En qué consiste → Indica cuántas líneas del material de abajo contienen la palabra "image", distinguiendo entre mayúsculas y minúsculas. Responde únicamente con el número.

Material del ejercicio →
"""
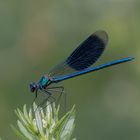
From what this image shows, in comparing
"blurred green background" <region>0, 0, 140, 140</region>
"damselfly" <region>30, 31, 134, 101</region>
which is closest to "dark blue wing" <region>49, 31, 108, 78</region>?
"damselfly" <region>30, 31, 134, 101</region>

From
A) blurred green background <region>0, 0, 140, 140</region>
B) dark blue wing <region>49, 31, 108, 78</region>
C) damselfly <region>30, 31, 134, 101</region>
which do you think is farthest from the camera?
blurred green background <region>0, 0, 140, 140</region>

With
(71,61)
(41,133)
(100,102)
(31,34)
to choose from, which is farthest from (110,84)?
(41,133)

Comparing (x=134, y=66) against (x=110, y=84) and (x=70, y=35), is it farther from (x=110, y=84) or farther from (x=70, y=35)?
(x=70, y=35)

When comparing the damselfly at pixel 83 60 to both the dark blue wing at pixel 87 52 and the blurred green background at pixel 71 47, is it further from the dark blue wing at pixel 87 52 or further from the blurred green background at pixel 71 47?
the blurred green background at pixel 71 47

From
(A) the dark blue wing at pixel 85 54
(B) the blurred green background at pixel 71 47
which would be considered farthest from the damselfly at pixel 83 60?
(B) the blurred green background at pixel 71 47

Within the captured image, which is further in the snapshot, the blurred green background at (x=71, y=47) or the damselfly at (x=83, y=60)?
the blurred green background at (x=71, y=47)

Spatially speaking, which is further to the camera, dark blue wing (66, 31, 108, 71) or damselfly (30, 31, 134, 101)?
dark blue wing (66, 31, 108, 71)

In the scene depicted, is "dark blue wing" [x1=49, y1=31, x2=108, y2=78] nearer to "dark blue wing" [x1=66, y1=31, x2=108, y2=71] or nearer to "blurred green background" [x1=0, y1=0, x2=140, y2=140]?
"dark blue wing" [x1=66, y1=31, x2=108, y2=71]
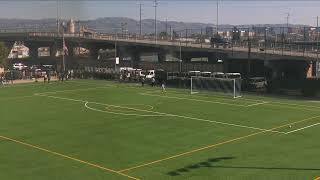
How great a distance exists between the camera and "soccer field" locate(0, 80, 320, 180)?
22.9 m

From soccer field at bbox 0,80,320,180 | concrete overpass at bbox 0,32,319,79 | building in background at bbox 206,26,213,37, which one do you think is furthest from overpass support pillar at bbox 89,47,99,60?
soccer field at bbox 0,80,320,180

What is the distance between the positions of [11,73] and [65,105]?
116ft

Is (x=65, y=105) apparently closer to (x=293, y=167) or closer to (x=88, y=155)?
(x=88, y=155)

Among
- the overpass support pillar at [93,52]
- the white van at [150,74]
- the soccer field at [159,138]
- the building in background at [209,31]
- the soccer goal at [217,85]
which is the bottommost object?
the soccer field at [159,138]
"""
"""
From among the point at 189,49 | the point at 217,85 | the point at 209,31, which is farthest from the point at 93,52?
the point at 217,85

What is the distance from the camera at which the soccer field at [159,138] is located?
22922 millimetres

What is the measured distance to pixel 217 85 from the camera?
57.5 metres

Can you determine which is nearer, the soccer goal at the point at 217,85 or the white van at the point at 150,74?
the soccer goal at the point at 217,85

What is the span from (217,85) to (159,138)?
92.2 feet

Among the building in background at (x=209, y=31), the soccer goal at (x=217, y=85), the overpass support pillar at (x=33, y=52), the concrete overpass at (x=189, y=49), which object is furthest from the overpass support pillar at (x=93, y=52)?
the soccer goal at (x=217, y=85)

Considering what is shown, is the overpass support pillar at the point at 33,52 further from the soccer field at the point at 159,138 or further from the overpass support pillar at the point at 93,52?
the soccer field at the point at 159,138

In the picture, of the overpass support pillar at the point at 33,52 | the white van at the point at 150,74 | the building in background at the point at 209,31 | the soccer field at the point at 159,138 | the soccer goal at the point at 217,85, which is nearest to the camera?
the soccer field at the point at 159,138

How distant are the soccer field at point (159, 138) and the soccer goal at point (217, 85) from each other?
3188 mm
"""
"""
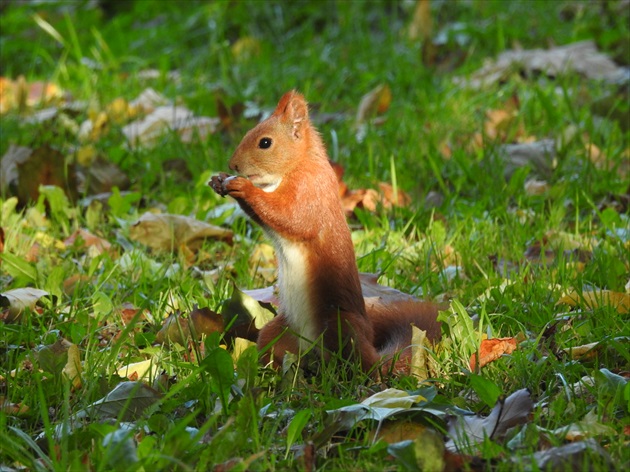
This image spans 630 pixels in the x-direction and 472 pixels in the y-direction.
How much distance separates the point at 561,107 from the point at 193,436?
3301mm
"""
Solución → 3